-- begin INPUT DATA --

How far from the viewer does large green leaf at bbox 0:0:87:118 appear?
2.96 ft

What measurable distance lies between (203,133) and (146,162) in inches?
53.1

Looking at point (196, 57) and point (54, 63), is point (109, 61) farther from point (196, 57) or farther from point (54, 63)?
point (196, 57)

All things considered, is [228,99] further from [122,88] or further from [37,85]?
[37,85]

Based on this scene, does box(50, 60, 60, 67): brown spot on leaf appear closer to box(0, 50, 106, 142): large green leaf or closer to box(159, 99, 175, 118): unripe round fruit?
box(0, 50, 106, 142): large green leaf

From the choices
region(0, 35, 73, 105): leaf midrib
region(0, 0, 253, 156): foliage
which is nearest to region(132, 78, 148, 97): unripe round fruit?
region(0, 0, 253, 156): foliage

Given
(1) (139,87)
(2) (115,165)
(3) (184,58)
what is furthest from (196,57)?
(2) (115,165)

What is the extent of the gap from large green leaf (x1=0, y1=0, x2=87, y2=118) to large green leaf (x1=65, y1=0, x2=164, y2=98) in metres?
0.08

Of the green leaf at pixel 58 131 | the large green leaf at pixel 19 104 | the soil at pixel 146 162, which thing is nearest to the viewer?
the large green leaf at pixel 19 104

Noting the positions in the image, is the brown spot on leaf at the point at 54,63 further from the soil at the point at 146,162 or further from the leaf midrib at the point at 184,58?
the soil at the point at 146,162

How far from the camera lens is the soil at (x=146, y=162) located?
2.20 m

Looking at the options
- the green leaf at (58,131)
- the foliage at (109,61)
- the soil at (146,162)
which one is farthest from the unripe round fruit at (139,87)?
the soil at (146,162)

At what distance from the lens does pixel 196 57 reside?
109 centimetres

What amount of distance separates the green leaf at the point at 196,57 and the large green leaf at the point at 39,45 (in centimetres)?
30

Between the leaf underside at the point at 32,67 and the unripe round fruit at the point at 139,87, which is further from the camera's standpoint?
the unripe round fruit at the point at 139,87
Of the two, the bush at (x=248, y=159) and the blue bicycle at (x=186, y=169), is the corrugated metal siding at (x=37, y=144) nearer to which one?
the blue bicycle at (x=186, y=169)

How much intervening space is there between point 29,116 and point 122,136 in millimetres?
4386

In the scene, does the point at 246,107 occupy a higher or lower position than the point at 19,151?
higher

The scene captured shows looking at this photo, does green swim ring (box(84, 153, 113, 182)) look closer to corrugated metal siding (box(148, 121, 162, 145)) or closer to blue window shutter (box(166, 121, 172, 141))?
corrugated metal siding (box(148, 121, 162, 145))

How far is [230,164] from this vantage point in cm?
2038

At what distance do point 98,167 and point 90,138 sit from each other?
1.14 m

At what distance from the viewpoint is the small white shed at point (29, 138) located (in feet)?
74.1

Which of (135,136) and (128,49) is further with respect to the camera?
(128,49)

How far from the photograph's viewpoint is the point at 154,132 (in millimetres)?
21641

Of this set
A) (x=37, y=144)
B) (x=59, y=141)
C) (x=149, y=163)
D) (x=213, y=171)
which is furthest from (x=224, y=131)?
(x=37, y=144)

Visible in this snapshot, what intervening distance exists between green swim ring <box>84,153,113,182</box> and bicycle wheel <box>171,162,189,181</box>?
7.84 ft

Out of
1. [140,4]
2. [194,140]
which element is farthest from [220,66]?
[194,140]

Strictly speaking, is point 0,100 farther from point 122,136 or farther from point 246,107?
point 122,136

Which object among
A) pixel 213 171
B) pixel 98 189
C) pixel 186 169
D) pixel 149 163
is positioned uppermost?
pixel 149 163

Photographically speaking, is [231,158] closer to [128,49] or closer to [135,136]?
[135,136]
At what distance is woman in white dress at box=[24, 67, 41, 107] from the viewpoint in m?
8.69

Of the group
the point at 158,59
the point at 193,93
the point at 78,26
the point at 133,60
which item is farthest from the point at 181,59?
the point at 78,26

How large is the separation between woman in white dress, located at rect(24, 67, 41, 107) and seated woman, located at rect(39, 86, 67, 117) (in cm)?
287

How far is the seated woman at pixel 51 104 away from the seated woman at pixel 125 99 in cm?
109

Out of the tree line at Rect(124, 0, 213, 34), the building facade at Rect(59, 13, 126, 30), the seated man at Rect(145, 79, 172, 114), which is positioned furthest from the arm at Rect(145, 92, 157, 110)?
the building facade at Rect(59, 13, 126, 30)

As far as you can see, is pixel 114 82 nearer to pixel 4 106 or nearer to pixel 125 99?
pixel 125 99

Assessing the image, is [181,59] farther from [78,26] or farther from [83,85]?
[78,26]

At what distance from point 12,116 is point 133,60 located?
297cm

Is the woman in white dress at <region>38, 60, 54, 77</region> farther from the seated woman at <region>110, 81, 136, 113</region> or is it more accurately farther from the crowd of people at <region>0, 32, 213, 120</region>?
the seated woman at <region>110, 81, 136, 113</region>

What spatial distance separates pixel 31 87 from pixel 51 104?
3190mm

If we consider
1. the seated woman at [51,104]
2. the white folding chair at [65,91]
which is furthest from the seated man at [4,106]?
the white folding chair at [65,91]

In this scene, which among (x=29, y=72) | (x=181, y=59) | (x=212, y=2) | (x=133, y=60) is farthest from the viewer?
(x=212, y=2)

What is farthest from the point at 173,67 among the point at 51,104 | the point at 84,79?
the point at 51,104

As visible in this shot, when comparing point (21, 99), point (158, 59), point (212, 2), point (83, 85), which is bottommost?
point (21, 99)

-- end INPUT DATA --

[YOUR INSTRUCTIONS]
Reproduce all of the material above word for word.

[FULL RESPONSE]
How far from the viewer does large green leaf at bbox 0:0:87:118 appear?
2.96 ft

What measurable distance lies between (203,133) and (146,162) in inches?
53.1

Looking at point (196, 57) and point (54, 63), is point (109, 61) farther from point (196, 57) or farther from point (54, 63)?
point (196, 57)

All things considered, is [228,99] further from [122,88] or further from [37,85]?
[37,85]

Based on this scene, does box(50, 60, 60, 67): brown spot on leaf appear closer to box(0, 50, 106, 142): large green leaf or closer to box(159, 99, 175, 118): unripe round fruit?
box(0, 50, 106, 142): large green leaf

From the choices
region(0, 35, 73, 105): leaf midrib
region(0, 0, 253, 156): foliage
which is nearest to region(132, 78, 148, 97): unripe round fruit?
region(0, 0, 253, 156): foliage

Given
(1) (139,87)
(2) (115,165)
(3) (184,58)
what is furthest from (196,57)?
(2) (115,165)

What is the extent of the gap from large green leaf (x1=0, y1=0, x2=87, y2=118) to large green leaf (x1=65, y1=0, x2=164, y2=98) in metres?
0.08

Of the green leaf at pixel 58 131 | the large green leaf at pixel 19 104 | the soil at pixel 146 162, which thing is nearest to the viewer?
the large green leaf at pixel 19 104

Noting the positions in the image, is the brown spot on leaf at the point at 54,63 further from the soil at the point at 146,162 or further from the leaf midrib at the point at 184,58?
the soil at the point at 146,162

How far from the camera lens is the soil at (x=146, y=162) located?
2.20 m

Looking at the options
- the green leaf at (58,131)
- the foliage at (109,61)
- the soil at (146,162)
which one is farthest from the unripe round fruit at (139,87)?
the soil at (146,162)

At what distance from the lens does pixel 196 57 reside?
109 centimetres

What amount of distance separates the green leaf at the point at 196,57 and the large green leaf at the point at 39,45 (in centimetres)?
30

Between the leaf underside at the point at 32,67 and the unripe round fruit at the point at 139,87, which is further from the camera's standpoint?
the unripe round fruit at the point at 139,87
Of the two, the bush at (x=248, y=159) and the blue bicycle at (x=186, y=169), is the corrugated metal siding at (x=37, y=144) nearer to which one?
the blue bicycle at (x=186, y=169)

How much intervening space is there between point 29,116 and point 122,136 in millimetres?
4386

In the scene, does the point at 246,107 occupy a higher or lower position than the point at 19,151?
higher

The scene captured shows looking at this photo, does green swim ring (box(84, 153, 113, 182)) look closer to corrugated metal siding (box(148, 121, 162, 145)) or closer to blue window shutter (box(166, 121, 172, 141))?
corrugated metal siding (box(148, 121, 162, 145))

How far is [230,164] from this vantage point in cm?
2038

At what distance do point 98,167 and point 90,138 sit from each other?
1.14 m

At what distance from the viewpoint is the small white shed at point (29, 138) located (in feet)?
74.1

Which of (135,136) and (128,49) is further with respect to the camera?
(128,49)

How far from the photograph's viewpoint is the point at 154,132 (in millimetres)?
21641

Of this set
A) (x=37, y=144)
B) (x=59, y=141)
C) (x=149, y=163)
D) (x=213, y=171)
which is furthest from (x=224, y=131)?
(x=37, y=144)

Visible in this snapshot, what intervening distance exists between green swim ring <box>84,153,113,182</box> and bicycle wheel <box>171,162,189,181</box>?
7.84 ft

Out of
1. [140,4]
2. [194,140]
which element is farthest from [220,66]?
[194,140]

Strictly speaking, is point 0,100 farther from point 122,136 or farther from point 246,107?
point 122,136

Which object among
A) pixel 213 171
B) pixel 98 189
C) pixel 186 169
D) pixel 149 163
is positioned uppermost?
pixel 149 163

Photographically speaking, is [231,158] closer to [128,49] or closer to [135,136]?
[135,136]
At what distance is woman in white dress at box=[24, 67, 41, 107] from the viewpoint in m?
8.69

Of the group
the point at 158,59
the point at 193,93
the point at 78,26
the point at 133,60
which item is farthest from the point at 181,59?
the point at 78,26

How large is the separation between woman in white dress, located at rect(24, 67, 41, 107) and seated woman, located at rect(39, 86, 67, 117) (in cm)?
287

How far is the seated woman at pixel 51 104 away from the seated woman at pixel 125 99 in cm?
109

Out of the tree line at Rect(124, 0, 213, 34), the building facade at Rect(59, 13, 126, 30), the seated man at Rect(145, 79, 172, 114), which is positioned furthest from the arm at Rect(145, 92, 157, 110)?
the building facade at Rect(59, 13, 126, 30)

As far as you can see, is pixel 114 82 nearer to pixel 4 106 or nearer to pixel 125 99?
pixel 125 99

Assessing the image, is [181,59] farther from [78,26] or farther from [83,85]?
[78,26]

At what distance from point 12,116 is point 133,60 located?
297cm

Is the woman in white dress at <region>38, 60, 54, 77</region> farther from the seated woman at <region>110, 81, 136, 113</region> or is it more accurately farther from the crowd of people at <region>0, 32, 213, 120</region>?
the seated woman at <region>110, 81, 136, 113</region>

What spatial distance separates pixel 31 87 from pixel 51 104?
3190mm

If we consider
1. the seated woman at [51,104]
2. the white folding chair at [65,91]
which is furthest from the seated man at [4,106]?
the white folding chair at [65,91]

In this scene, which among (x=29, y=72) | (x=181, y=59) | (x=212, y=2) | (x=133, y=60) is farthest from the viewer?
(x=212, y=2)

What is farthest from the point at 173,67 among the point at 51,104 | the point at 84,79?
the point at 51,104

As visible in this shot, when comparing point (21, 99), point (158, 59), point (212, 2), point (83, 85), which is bottommost?
point (21, 99)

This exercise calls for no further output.